Each household in the West wastes an average of two full-bins of food each year |
The discussion about the future of our food is going on. Since it is almost sure
I will
start with some facts. At this moment there are about 7 billion
people in the world to feed. One out of eight is chronically undernourished,
all of them living in developing countries. At the same time we produce an
average of 2720 calories a day per person while we only need 2000 calories
(woman) to 2500 calories (men) to survive. Part of this surplus is eaten by people
who are too heavy or even obese. Another part is thrown away by consumers without
eating it.
The so-called
food waste is an expensive and very inefficient act. We in Europe and North
America throw away almost as much food (222 million tons) as is produced in
sub-Saharan Africa. But where does it get lost?

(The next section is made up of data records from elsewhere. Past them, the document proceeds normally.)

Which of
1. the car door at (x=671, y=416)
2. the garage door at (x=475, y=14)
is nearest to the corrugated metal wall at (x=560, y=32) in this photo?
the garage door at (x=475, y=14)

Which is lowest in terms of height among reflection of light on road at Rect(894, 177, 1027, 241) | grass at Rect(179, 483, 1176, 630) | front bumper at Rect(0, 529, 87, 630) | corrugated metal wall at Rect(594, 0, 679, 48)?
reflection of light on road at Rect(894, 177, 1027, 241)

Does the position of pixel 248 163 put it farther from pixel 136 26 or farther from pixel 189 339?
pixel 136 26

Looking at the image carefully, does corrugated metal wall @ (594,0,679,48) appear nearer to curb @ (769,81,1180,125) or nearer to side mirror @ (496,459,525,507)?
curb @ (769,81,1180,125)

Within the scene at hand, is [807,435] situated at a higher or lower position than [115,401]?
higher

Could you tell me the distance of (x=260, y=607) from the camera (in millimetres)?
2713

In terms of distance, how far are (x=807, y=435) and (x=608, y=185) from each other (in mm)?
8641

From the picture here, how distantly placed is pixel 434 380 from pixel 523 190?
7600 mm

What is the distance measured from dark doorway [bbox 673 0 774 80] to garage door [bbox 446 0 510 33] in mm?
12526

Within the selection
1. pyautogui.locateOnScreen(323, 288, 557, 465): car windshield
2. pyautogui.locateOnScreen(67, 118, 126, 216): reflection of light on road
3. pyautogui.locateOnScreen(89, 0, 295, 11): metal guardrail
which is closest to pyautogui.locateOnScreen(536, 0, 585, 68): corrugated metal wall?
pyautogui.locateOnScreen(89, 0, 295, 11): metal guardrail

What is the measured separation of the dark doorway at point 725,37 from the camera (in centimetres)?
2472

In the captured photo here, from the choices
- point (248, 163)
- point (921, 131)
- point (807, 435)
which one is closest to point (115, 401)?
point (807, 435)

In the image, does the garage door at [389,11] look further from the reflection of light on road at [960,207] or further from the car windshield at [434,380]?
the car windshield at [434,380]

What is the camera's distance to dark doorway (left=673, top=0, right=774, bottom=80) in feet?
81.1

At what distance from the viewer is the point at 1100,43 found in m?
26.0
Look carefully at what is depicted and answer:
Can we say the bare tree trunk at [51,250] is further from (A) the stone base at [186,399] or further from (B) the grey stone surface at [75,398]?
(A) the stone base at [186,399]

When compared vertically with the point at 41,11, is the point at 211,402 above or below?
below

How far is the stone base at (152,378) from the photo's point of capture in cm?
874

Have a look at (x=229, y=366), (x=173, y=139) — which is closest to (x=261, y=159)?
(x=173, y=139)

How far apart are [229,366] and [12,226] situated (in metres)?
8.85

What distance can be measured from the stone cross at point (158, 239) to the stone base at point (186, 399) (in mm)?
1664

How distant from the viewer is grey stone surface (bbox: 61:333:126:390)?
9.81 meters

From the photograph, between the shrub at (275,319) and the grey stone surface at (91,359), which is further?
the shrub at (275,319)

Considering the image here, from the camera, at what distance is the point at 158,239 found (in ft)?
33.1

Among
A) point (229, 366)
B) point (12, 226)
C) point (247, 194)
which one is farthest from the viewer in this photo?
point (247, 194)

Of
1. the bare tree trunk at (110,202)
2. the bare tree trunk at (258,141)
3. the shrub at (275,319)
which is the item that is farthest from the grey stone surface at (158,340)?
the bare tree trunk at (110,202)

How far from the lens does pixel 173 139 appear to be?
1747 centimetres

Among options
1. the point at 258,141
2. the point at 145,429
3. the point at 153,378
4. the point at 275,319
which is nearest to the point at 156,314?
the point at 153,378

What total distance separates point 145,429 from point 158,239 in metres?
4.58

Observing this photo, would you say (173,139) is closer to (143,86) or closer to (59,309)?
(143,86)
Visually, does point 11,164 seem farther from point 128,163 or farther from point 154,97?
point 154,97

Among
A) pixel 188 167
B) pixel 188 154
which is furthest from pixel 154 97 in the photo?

Food waste is what we consumers do. ‘We’ as
in people in developed countries. It is done in the supermarkets and
restaurants but mainly in our own households. We buy more than we eventually eat
and – although all of us have a fridge and most of us a freezer – we cannot handle
leftovers other than throw them away.
Food loss is a problem in developing
countries. Underdeveloped infrastructural systems make it difficult to get food
in the right way (read: protected from transport influences) to the right place
(distribution centres, cooling, etc.). These losses mean less income for the farmers and higher or unaffordable
prices for the consumers in these poor countries. Thereby not only losing the food, but also
wasting the input like water and fertilizers, labour and capital.
It seems
that experts get a grip on where it goes wrong. Still the exact size of the
problem is not clear what the exact size of the problem is. As a newspaper
concludes in its article on the data deficiency in food waste, look for source-oriented
measures instead of working at the end of the line. We can off-course continue
on the relatively easy road in which we push the pedal a bit deeper, increase
the input of energy, pesticides and fertilizers and hope to be able to continue
this way for some more time. However, research has shown that there is a big
probability that this will not be a long-term solution.
Then there
is the smaller scale or local interventions which are needed in each part of
the food value chain; harvest and productions, handling and storage, processing
and packaging, distribution and marketing and finally consumption.